A sign outside said: For on-call duty manager phone 07831 560516. There was a security light above the front entrance, but otherwise the building and car park were in complete darkness.
‘Don’t really like leaving you here, darlin’,’ said the cabbie, who had introduced himself as Jim. ‘Doesn’t seem right.’
‘I’ve got a colleague on the way over. I’ll be fine,’ Rachel reassured him.

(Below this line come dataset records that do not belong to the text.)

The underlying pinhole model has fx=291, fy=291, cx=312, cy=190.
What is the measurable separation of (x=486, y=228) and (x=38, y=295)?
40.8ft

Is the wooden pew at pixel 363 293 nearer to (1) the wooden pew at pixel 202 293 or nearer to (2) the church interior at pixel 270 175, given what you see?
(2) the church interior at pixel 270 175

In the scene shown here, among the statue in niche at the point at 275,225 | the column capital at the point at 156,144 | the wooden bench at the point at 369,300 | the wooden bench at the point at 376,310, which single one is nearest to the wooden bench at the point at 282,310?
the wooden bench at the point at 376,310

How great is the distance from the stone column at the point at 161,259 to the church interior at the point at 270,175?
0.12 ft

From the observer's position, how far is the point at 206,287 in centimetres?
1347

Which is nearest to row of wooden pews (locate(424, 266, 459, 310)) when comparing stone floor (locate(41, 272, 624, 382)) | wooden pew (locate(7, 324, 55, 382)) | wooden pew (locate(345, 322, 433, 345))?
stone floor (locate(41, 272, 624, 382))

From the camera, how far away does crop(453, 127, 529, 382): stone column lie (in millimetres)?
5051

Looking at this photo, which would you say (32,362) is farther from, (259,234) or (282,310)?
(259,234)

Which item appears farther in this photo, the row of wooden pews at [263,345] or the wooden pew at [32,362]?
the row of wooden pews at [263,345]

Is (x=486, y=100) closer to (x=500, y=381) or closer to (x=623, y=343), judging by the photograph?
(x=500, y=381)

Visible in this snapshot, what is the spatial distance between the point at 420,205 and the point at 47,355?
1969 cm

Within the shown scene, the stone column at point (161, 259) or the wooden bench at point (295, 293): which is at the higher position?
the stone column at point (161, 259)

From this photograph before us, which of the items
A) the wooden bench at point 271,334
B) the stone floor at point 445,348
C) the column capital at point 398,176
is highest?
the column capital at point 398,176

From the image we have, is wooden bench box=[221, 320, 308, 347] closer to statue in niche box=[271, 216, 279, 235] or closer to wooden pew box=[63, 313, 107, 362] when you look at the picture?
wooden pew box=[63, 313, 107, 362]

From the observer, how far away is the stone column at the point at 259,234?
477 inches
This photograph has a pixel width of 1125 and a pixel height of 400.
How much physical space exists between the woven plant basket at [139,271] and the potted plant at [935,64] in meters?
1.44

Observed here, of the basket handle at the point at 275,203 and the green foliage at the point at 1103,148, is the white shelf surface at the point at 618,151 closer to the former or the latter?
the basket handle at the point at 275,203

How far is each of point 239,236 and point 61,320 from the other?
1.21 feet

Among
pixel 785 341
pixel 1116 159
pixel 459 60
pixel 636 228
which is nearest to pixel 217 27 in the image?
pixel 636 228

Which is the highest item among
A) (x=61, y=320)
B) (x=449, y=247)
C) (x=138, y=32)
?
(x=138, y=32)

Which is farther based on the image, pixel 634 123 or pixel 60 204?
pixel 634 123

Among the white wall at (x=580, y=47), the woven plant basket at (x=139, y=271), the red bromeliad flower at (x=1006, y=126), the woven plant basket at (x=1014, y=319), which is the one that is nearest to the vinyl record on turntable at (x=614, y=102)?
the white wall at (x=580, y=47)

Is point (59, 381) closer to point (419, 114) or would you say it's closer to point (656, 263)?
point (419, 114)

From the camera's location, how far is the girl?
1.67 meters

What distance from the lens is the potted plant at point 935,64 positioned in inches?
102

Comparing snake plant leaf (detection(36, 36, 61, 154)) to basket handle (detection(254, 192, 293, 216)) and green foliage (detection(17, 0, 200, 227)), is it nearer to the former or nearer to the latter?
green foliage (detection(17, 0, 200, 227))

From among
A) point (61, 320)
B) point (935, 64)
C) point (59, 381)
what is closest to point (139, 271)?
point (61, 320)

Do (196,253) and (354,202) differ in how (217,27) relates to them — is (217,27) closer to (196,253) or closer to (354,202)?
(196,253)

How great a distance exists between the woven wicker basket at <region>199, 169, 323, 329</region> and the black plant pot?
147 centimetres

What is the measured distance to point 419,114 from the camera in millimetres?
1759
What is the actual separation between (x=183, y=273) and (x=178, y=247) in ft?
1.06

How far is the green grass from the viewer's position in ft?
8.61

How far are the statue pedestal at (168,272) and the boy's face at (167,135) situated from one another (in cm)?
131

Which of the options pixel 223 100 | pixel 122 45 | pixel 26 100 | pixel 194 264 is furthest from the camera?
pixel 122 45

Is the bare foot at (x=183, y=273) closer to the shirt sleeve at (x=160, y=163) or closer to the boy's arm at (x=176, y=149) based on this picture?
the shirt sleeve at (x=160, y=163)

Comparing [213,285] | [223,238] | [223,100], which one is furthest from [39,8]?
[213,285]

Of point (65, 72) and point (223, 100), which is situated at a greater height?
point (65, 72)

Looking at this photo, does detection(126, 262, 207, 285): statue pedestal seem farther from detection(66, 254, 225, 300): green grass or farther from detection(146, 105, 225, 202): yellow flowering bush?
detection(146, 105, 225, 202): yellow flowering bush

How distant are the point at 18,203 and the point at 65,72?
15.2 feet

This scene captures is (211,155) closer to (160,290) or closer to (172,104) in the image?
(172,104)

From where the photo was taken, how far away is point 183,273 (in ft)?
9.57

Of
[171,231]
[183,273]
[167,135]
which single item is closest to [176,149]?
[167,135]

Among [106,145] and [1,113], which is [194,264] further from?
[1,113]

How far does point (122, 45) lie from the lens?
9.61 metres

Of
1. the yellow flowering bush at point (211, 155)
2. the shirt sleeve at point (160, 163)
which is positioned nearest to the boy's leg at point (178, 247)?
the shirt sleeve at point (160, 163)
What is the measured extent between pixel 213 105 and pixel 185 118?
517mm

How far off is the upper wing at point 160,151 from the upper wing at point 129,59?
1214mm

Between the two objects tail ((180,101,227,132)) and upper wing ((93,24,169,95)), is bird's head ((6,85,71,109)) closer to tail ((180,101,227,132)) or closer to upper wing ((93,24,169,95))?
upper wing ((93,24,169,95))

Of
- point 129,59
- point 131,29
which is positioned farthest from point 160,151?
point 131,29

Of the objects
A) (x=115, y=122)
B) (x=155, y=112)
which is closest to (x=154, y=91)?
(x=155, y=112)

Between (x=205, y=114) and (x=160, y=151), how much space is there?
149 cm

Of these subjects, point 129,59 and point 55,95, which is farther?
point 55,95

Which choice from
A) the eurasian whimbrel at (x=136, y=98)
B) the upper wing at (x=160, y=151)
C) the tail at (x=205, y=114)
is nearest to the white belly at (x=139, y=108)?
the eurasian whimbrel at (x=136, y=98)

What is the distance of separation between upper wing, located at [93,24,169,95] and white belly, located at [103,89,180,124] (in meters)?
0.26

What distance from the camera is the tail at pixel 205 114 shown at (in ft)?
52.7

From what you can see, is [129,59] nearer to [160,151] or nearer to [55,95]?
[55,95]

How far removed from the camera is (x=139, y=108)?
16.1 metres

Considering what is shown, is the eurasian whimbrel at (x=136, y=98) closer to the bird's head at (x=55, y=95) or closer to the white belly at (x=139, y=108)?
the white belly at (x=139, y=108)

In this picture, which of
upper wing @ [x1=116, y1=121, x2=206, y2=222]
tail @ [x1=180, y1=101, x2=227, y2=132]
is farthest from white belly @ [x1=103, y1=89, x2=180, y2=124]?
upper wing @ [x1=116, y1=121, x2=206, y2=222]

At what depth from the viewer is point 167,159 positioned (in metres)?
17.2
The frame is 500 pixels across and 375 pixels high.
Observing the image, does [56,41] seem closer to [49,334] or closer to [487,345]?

‘How about I hang around as your wingman till he gets here? I’ve always fancied being one of the Sweeney.’
Rachel left Jim sitting in his cab with the interior light on and pulled out her phone. It was a toss-up – did she summon the manager or call for a support vehicle? She remembered Brickall’s diktat on deploying belt and braces and decided to do both. First she summoned a tactical unit, who would be able to break into the place and search it. Then she called the manager, who answered after a couple of rings.
‘No problem: I’ll be there in three minutes.’
‘Make it two.’
And he was: a cheerful young Turkish man wearing a padded coat over a T-shirt and tracksuit bottoms.